As veteran teachers, we originate from the first dry-erase boards, textbooks that were outdated the moment they were assigned to students, and collegial advice like “Don’t smile until Christmas” and “Shut your door and teach your butt off.” Our first educational technology was not ubiquitous; it took the form of transparency projectors, cassette players, and cacophonous sounds of modems connecting to a snail-paced internet. We are survivors of the first email accounts. We remember feeling like we had won the lottery when an altruistic colleague handed us an overflowing box of transparencies and worksheets, the equivalent of a year’s worth of lesson plans and, therefore, our overall sanity. Today, we derive that same feeling from a ten-second sharing of a colleague’s Google Drive files.
We’ve stood in front of copier machines and imagined thousands of trees crashing to a forest floor, and if the Olympics ever hosted a grade reports competition, we could blow people’s minds with our dexterity on a simple calculator and with our accuracy and neatness from pencil marks in a paper grade book. Everyone knows educators should never write in a paper grade book with a pen!
We’ve sat through innumerable faculty meetings and wondered, “Why in the heck wasn’t this informational get-together an email?” only to be late for our low-wage or unpaid second jobs of coaching, sponsoring, and tutoring students after school. Some of us…well, some of us have even taken on second jobs outside of the educational realm just to make ends meet.
We’ve stood ramrod straight and proud as some uninformed nitwit vomited out condescending remarks like, “I don’t see how you do that job for such low pay, but I guess three months off in the summer make up for it,” “How do you teach with kids like they are today?” or “Ahh! You’re a teacher. Bless your heart!” Yep! During these moments we often envision ourselves as a sensei of sarcasm who offers responses so venomous and honest that the verbal perpetrator retreats by slithering into the desert of cluelessness from which he came. Sssseeee what I mean? Umm hmm! Or in really intense moments, we imagine suddenly being possessed by self-defense skills so superior they render us bad-butt MMA fighters who instead use an old-school method to convert such nitwits into humbled, and bruised, supporters of education.

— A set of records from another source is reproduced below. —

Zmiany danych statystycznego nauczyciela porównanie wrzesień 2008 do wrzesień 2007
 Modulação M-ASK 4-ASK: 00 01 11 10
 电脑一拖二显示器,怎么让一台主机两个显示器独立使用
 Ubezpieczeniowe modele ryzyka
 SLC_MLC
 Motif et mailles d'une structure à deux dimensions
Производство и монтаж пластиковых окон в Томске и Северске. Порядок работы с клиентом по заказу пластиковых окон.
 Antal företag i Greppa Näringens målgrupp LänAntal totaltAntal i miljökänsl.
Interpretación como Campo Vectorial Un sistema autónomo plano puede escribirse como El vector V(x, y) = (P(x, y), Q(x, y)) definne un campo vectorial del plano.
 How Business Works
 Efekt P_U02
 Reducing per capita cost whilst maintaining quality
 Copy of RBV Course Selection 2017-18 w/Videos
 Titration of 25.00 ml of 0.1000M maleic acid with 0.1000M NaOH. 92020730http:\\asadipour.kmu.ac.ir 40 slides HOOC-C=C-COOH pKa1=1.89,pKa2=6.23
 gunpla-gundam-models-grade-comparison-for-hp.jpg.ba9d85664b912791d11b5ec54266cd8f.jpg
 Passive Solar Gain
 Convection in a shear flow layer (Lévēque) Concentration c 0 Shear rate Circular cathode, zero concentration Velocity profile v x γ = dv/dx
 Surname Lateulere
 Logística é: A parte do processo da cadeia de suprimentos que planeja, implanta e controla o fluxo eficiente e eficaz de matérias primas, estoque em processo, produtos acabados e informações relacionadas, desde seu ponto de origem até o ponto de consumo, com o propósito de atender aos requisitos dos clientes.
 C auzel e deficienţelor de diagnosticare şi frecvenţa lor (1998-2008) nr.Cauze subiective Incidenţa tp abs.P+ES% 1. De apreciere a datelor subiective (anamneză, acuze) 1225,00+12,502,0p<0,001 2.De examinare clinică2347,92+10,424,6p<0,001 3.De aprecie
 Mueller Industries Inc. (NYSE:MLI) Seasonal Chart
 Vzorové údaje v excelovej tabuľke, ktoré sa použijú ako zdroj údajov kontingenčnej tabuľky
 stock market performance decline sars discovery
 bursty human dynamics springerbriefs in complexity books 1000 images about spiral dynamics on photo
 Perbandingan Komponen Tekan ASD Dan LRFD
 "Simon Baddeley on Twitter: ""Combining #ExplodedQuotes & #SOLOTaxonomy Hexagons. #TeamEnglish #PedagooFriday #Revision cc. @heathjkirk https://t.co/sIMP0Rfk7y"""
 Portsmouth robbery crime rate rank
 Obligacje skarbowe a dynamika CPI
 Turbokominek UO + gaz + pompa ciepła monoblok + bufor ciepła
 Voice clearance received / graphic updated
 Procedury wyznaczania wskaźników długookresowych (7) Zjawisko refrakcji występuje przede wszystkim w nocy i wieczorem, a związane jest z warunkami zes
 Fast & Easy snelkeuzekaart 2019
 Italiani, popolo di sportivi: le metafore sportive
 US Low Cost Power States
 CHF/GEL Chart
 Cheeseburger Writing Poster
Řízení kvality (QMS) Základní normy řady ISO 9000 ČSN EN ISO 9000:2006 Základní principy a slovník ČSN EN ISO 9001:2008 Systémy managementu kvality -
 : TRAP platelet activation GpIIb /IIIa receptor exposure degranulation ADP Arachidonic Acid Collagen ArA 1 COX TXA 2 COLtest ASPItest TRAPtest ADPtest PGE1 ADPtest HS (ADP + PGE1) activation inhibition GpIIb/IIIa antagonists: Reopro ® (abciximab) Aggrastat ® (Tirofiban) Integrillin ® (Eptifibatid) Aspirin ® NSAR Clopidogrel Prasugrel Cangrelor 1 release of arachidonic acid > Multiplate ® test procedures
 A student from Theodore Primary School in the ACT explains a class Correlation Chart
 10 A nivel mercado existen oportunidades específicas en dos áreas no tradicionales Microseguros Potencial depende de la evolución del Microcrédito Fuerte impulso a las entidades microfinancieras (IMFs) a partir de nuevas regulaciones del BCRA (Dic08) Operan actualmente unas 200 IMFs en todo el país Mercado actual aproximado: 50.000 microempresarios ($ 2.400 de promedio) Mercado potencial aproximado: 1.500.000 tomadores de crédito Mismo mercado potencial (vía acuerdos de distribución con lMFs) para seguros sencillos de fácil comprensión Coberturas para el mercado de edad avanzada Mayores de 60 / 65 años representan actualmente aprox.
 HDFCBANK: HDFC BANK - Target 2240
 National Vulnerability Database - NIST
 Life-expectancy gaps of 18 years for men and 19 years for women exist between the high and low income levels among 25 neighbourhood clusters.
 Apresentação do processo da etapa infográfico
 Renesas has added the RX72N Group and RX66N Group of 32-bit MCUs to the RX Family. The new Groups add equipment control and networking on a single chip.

But, no, we don’t enact either of the two aforementioned daydreams. Instead, we appropriately warrior up by delving into our character assets and our carefully selected vocabulary. We bite our tongues, smile politely, and say something like, “Those kids are a blessing to me. They teach me so much every day, and I simply hope I am guiding their young lives in a direction that will make this community and this world a better place. You know…a world in which people actually think before they speak or act.”
At times, we’ve become social media junkies who stay informed of the latest pedagogical practices and educational technology through pushers like Twitter, Facebook, Instagram, and other platforms. Our innocuous addiction to being the best educators possible doesn’t stop there. Nope! Unashamedly, many of us admit that a 3-day educational conference evokes excitement comparable to a beach vacation. I know, I know, but judge us as you may. And don’t even get us talking about educational blogs. Shoot, we can rattle off a list of fifty awesome blogspots before you can say, “Man, teachers rock.” In fact, our professional learning communities extend well beyond our school hallways and into a stratospheric network of connected educators all around the world. Just check an educational hashtag, and you’ll see what we mean.
And now, we, the seasoned teachers of 10, 20, and even 30 years of experience, find ourselves once again evolving as we face new challenges and tasks. We’ve been the sage-on-the-stage, the guide-on-the-side, the facilitator-of-something-greater, the one-who-makes-learning-fun, and today, the teacher-armed-with-Zoom-and-Canvas-as-a-double-feature who leads tweens and teens behind screens.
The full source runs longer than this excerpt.